We caught up with the brilliant and insightful Flower Sanchez a few weeks ago and have shared our conversation below.
Hi Flower, thanks for joining us today. Do you feel you or your work has ever been misunderstood or mischaracterized? If so, tell us the story and how/why it happened and if there are any interesting learnings or insights you took from the experience?
I think as an artist, we are often times misunderstood in general. It’s kind of our superpower. I sort of enjoy it. The downfall is that we live in age of social media and everyone is suddenly a critic lol. As artists we know we’ve a communal responsibility to clarify our messages if ever they should be misconstrued. But art mimics life. Perception is not linear. I mean, these are very delicate times. You have society and the artist both at a heightened scale of sensitivity these days. Most artists find this taxing as it can defeat the purpose of our work. Constantly having to water down our ideas. It takes vulnerability and patience. But for influence sake I feel they understand the responsibility that comes with the gifts. For me I just see it as an opportunity to create art on a more challenging scale. Sort of like “yeah I dare anyone to question this” lol. I have a very witty sense of humor. It reflects in everything.
An example for me, I wear a lot of different hats, from a hip-hop DJ to cinematography, writing, acting to being an executive chef and running my own restaurant all by the age of 27.. And now I’ve ventured into skincare wellness. Lol people are constantly confused. I hear things like, “wow you’re so young how do you do all of that?” Or “you should just pick one lane”. But I ignore most of it. It’s my life, my journey and I don’t wanna waste a single moment not being myself. Im thankful to have amazing parents who have always supported my talents (not financially lol) but emotional support and keeping me uplifted. Truth be told if you combine a hustler who came from nothing with multiple creative abilities that’s just what happens. I don’t think I’ll ever just do one thing lol. I get it from my dad. Jamaican people are known for creating things and selling them to make a living. Same thing with my mom and my Mexican heritage, if you’re from SoCal you see them everyday. My life is essentially a makeup of my culture just with my own swagger. I can’t help the fact that I love creating and am unlimited in what I can do. I spent a long time believing people in thinking they were right and I need to choose just one thing and I’m so glad that I never listened to any of them. Even my older brother haha. Sorry man, I won. The best thing in the world is to become successful at just being yourself. In the words of the great Master P, “ain’t no limit.” . I’m just getting started truthfully.

- EXERCISE DETAILS -
Transcribe the Flower Sanchez interview word for word between "We caught up" and "from the experience?", inclusive.

- DATA -
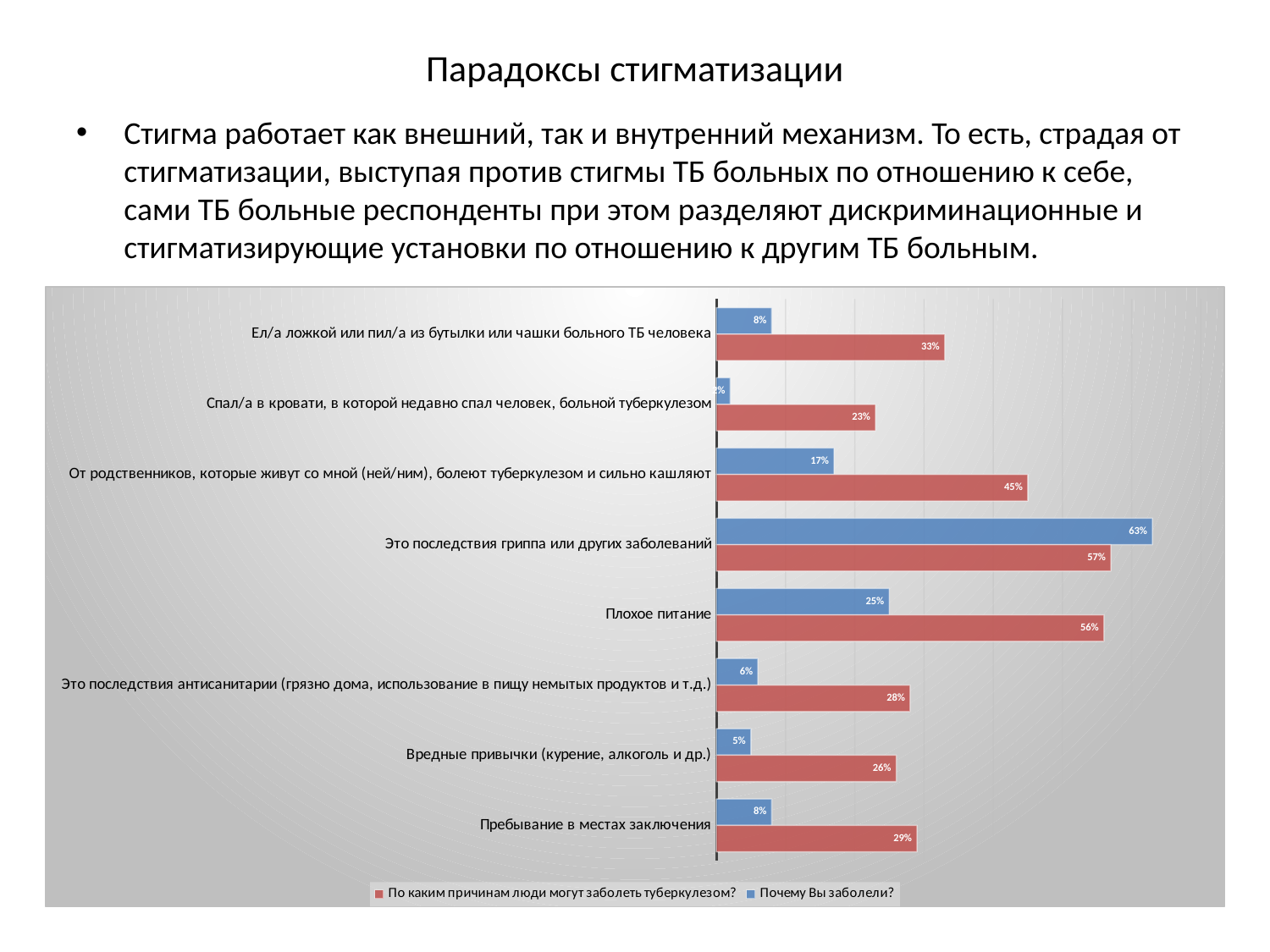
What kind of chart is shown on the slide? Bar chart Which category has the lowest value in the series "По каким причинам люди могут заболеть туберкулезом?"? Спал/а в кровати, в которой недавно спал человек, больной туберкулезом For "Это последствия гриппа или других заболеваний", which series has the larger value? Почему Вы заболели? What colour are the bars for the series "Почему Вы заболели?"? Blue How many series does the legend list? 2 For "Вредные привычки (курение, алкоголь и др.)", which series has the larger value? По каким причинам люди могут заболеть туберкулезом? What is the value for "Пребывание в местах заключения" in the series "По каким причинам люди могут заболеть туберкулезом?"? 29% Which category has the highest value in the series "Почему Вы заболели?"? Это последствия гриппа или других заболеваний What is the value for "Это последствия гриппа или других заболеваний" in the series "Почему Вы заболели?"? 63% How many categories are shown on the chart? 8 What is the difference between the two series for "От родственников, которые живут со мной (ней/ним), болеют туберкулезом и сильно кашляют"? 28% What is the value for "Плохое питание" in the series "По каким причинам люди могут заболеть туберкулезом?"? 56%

- YOUR RESPONSE -
We caught up with the brilliant and insightful Flower Sanchez a few weeks ago and have shared our conversation below.
Hi Flower, thanks for joining us today. Do you feel you or your work has ever been misunderstood or mischaracterized? If so, tell us the story and how/why it happened and if there are any interesting learnings or insights you took from the experience?